Mail carrier helps save lives

Special to the Lake Okeechobee News
Kim Korbel believes there is more to being a mail carrier than just delivering the mail. “Taking care of my customers is my job.”

OKEECHOBEE — “Taking care of my customers is my job. I see them every day,” said Kim Korbel, who recently went above and beyond the call of duty to help save the lives of two of the customers on her mail route. One of her customers was outside washing her carport in May when she fell and broke her back, her heel and maybe her ankle. Because she has a shrub and a privacy fence, no one could see her or hear her yell for help.

“She was out there for about an hour and a half before I drove by,” said Ms. Korbel. “All I could see was her arm, and I could barely hear something. I had delivered a package next door, and I ran over there and got her phone. It was up too high where she couldn’t reach it.” The woman told her if she hadn’t come she would have laid there until 7:30 or 8 p.m. when her husband got home and might have died. At the hospital, she was immediately taken into surgery.

The second one was an 84-year-old man, who normally picked up the mail from his box every day, every other day at the very least. Last week, she delivered his mail on Thursday, and it was still in there on Friday. She didn’t think much of it.
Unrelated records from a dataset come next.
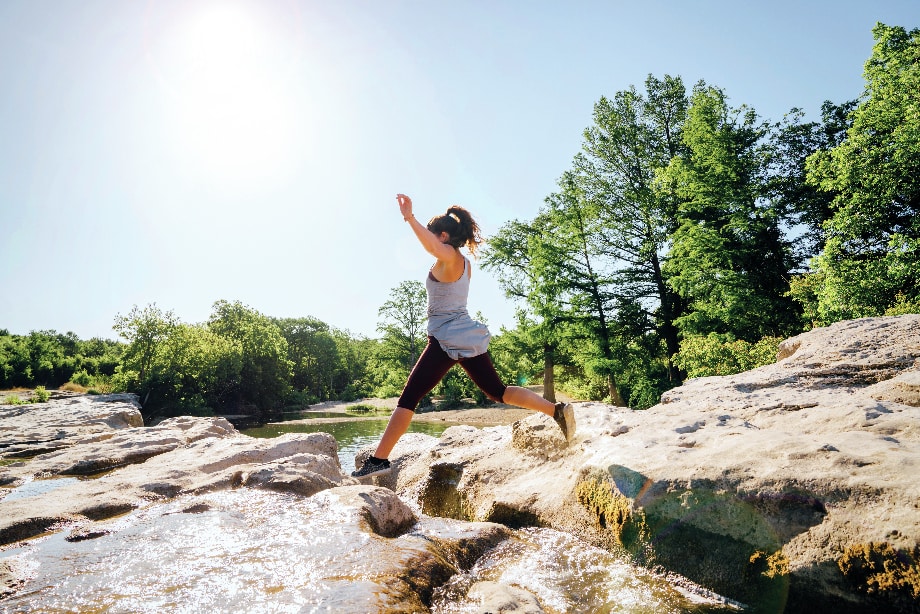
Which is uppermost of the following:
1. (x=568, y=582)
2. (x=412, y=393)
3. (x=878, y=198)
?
(x=878, y=198)

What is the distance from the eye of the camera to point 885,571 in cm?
178

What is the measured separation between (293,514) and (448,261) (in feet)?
7.10

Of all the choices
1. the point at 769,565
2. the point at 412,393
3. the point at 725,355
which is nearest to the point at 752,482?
the point at 769,565

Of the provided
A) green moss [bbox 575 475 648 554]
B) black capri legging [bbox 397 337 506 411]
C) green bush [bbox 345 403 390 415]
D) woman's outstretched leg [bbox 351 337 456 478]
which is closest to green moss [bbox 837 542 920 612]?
green moss [bbox 575 475 648 554]

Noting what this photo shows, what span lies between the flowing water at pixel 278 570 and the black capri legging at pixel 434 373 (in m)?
1.06

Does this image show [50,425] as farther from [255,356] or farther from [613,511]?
[255,356]

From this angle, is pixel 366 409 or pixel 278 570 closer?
pixel 278 570

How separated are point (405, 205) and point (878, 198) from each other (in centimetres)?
1700

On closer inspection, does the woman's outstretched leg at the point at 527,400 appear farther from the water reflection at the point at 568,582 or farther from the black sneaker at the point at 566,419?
the water reflection at the point at 568,582

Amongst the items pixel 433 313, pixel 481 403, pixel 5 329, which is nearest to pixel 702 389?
pixel 433 313

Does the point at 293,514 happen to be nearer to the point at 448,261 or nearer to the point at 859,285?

It’s the holidays, and people are busy. She was off on Saturday and Sunday. When Monday rolled around, the mail was still in there, but they have to get back by a certain time to get the mail out, and she was rushed, and the neighbor down the street wasn’t out. She wanted to check, but she likes to have someone with her in case there is someone in the house.

Tuesday, his mail was still in his mailbox, and she went down and got his neighbor. They found him lying on the floor, and he had been lying there since Thursday or Friday of the previous week. Nothing was broken, but he was severely dehydrated. She said she has been beating herself up ever since for not going in on Monday. She has been to the hospital twice to check on him, and he is doing OK, she said. “I guarantee the next time he misses a day, I will be in that house,” she said. “I felt so bad. I could just kick myself.”

Ms. Korbel tries to make a point of paying attention to what’s going on around her. She looks at the yards, and notices the people. “To me, that’s my job,” she said. “I keep a check on the older people, especially the single ones. If something doesn’t seem right, doesn’t look right, a door is open, I check. I’m just that way.” She is on rural route 13 from Kissimmee River fishing resort to Southwest 48th Avenue and has worked for the postal service for 14 years.

“I’m thankful both of them are all right,” she said.